Exercise instructions: Ignoring the pictures, repeat every entry below exactly as it appears.

Records for processing:
——
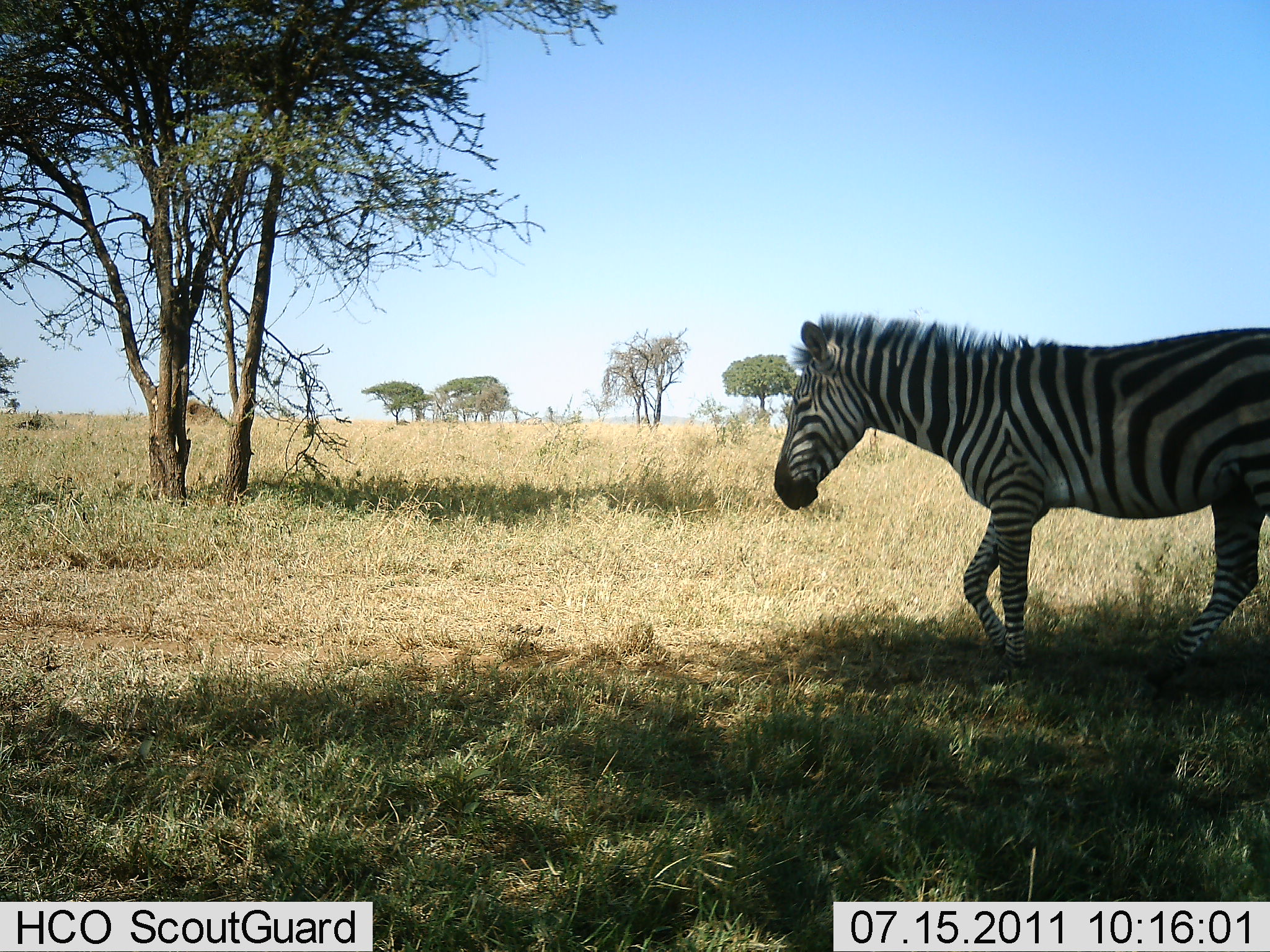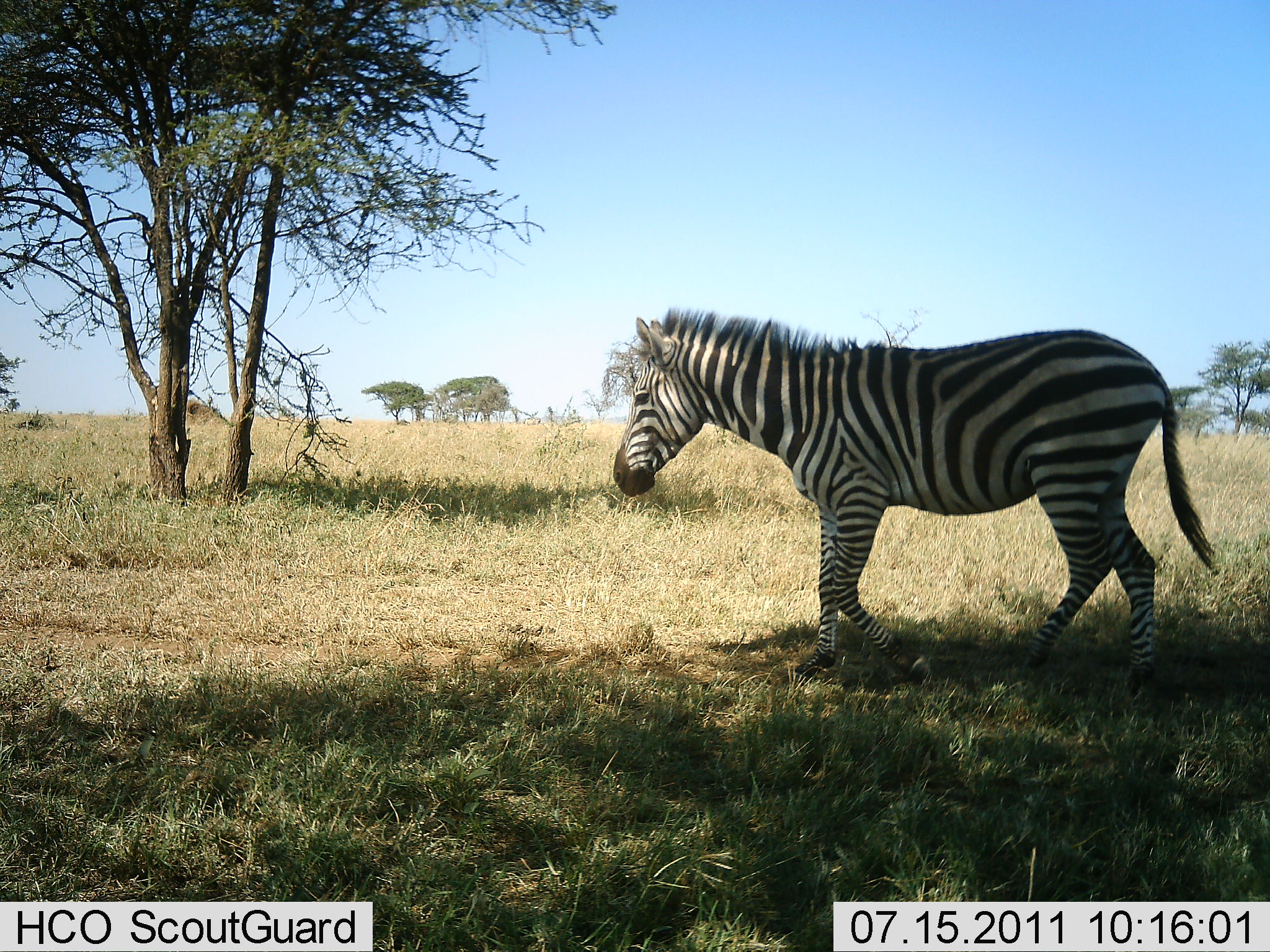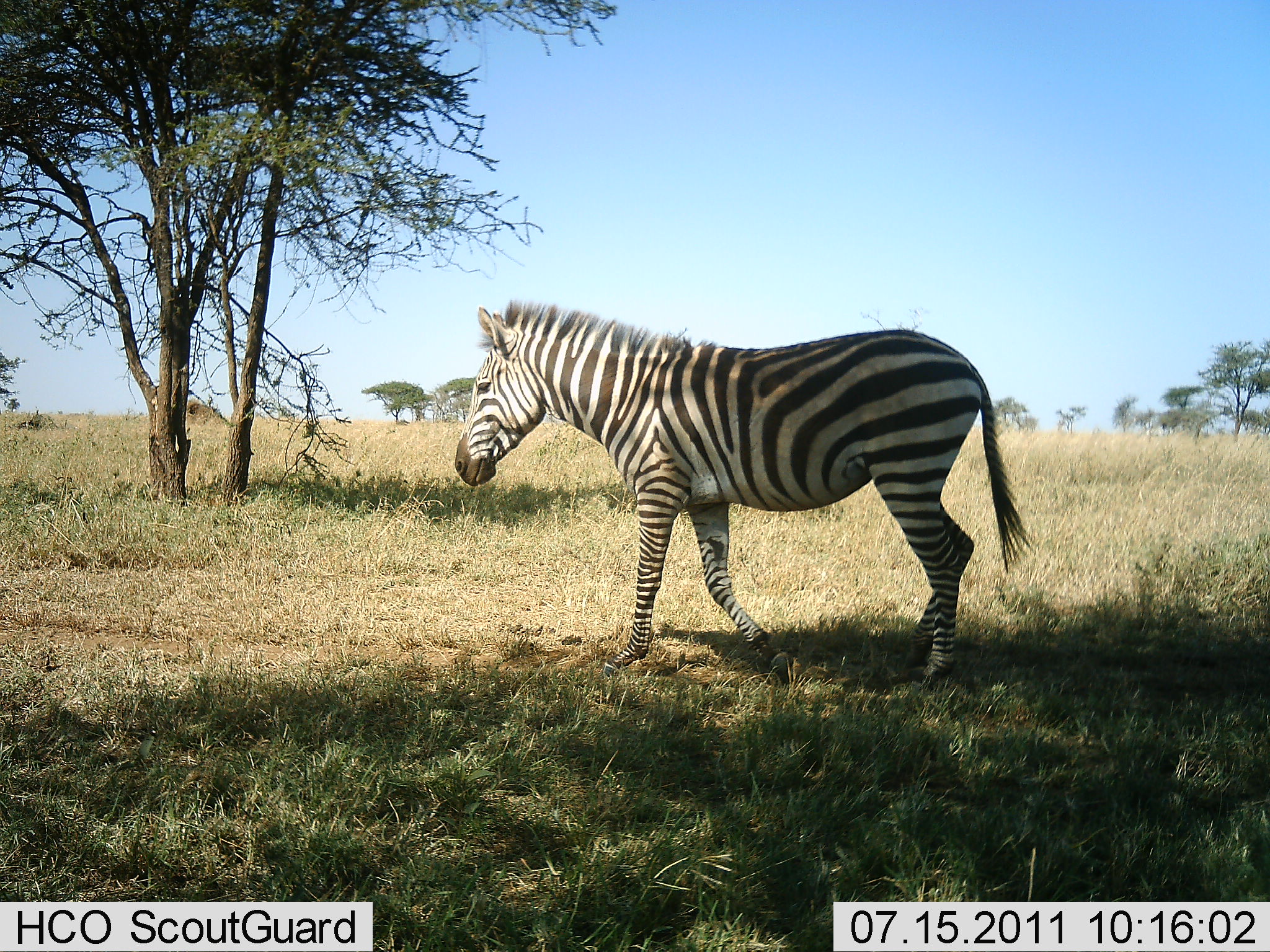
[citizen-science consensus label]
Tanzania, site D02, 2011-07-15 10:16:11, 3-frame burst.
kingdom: Animalia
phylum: Chordata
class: Mammalia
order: Perissodactyla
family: Equidae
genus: Equus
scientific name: Equus quagga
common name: plains zebra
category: zebra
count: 1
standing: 0%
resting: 0%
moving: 100%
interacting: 0%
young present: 0%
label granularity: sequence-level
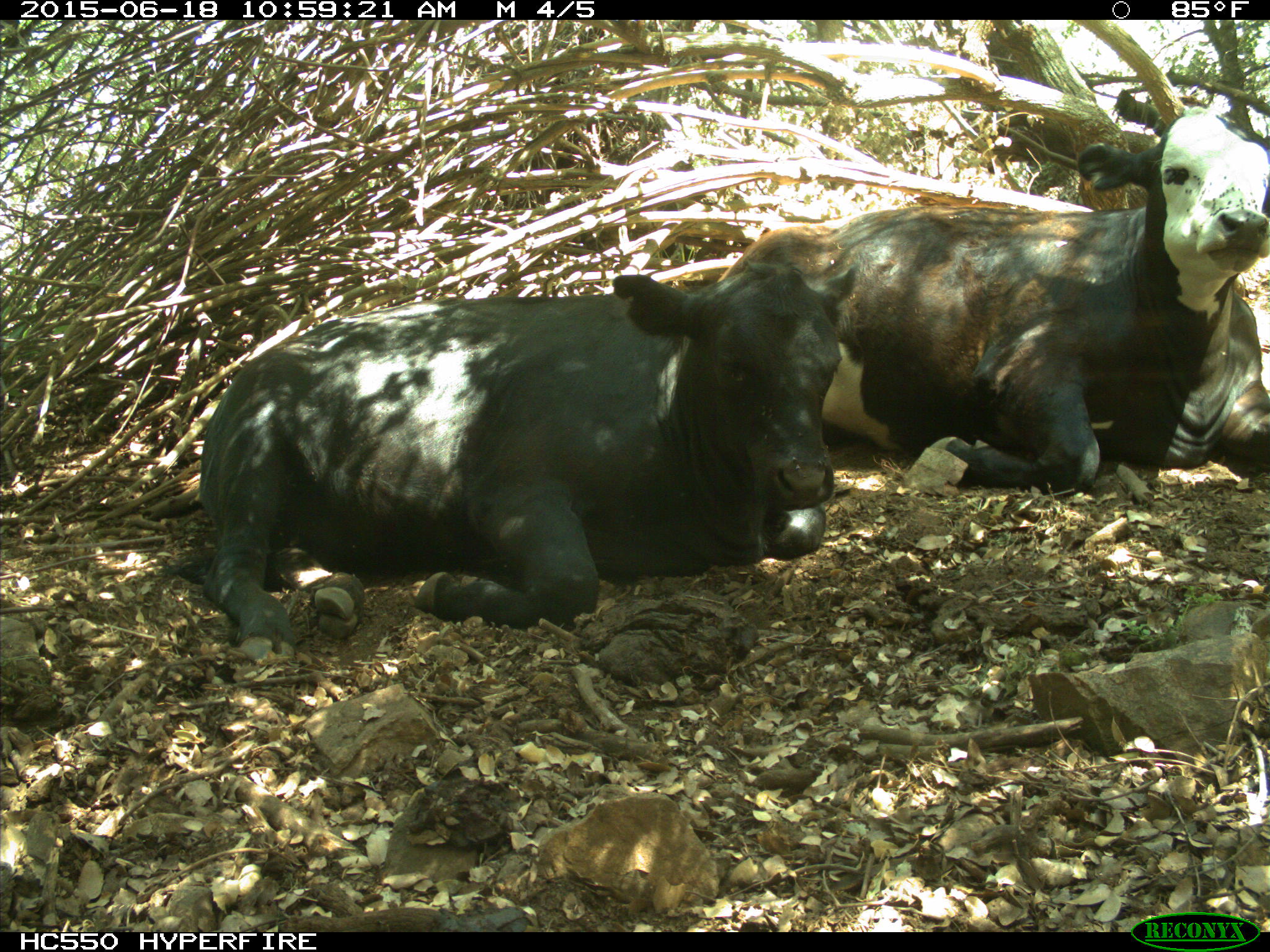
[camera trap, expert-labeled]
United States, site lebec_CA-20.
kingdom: Animalia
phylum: Chordata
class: Mammalia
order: Artiodactyla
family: Bovidae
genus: Bos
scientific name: Bos taurus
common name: domestic cow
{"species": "Bos taurus (domestic cow)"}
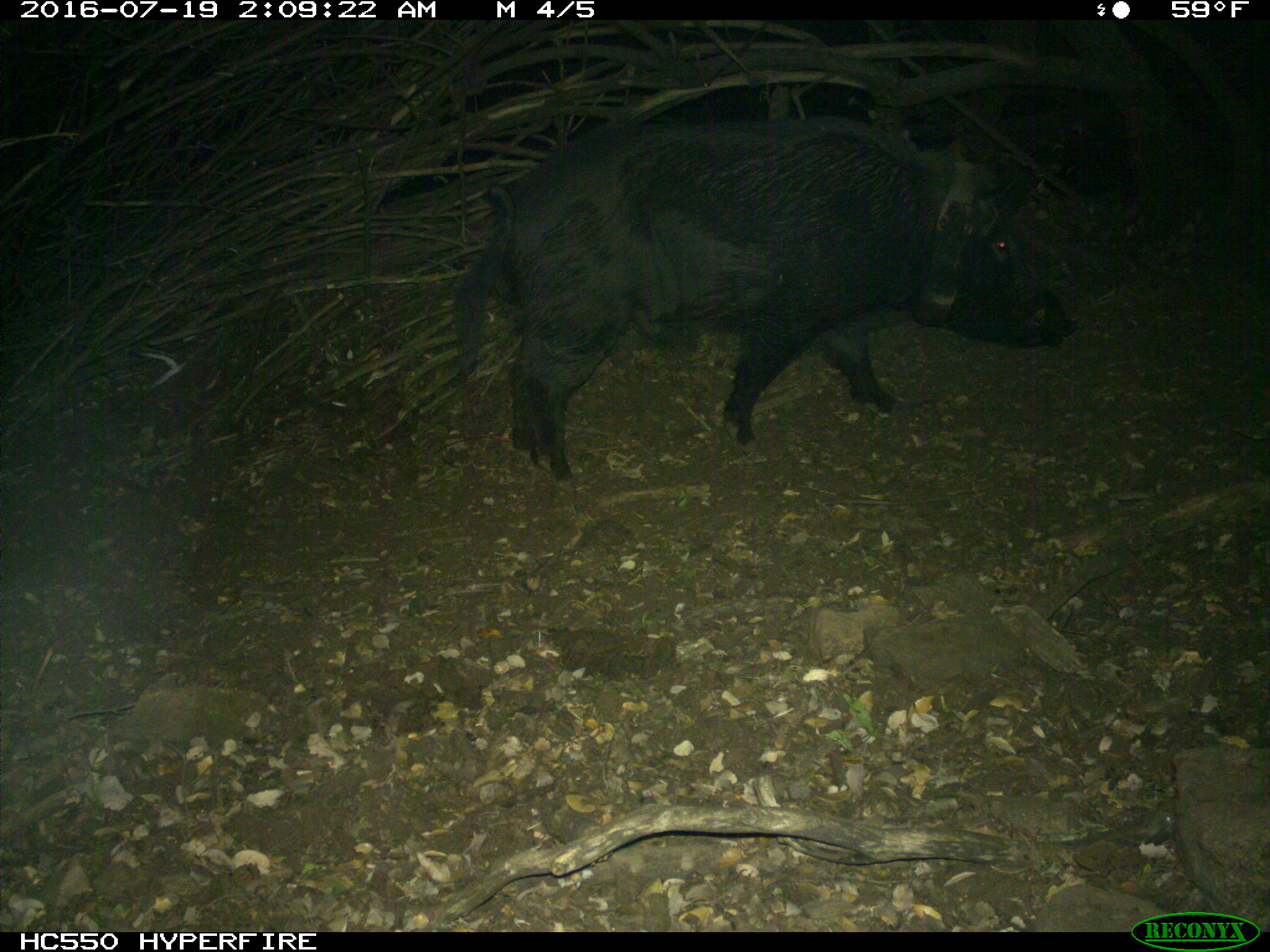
——
Exercise answer:
[citizen-science consensus label]
Tanzania, site D02, 2011-07-15 10:16:11, 3-frame burst.
kingdom: Animalia
phylum: Chordata
class: Mammalia
order: Perissodactyla
family: Equidae
genus: Equus
scientific name: Equus quagga
common name: plains zebra
category: zebra
count: 1
standing: 0%
resting: 0%
moving: 100%
interacting: 0%
young present: 0%
label granularity: sequence-level
[camera trap, expert-labeled]
United States, site lebec_CA-20.
kingdom: Animalia
phylum: Chordata
class: Mammalia
order: Artiodactyla
family: Bovidae
genus: Bos
scientific name: Bos taurus
common name: domestic cow
{"species": "Bos taurus (domestic cow)"}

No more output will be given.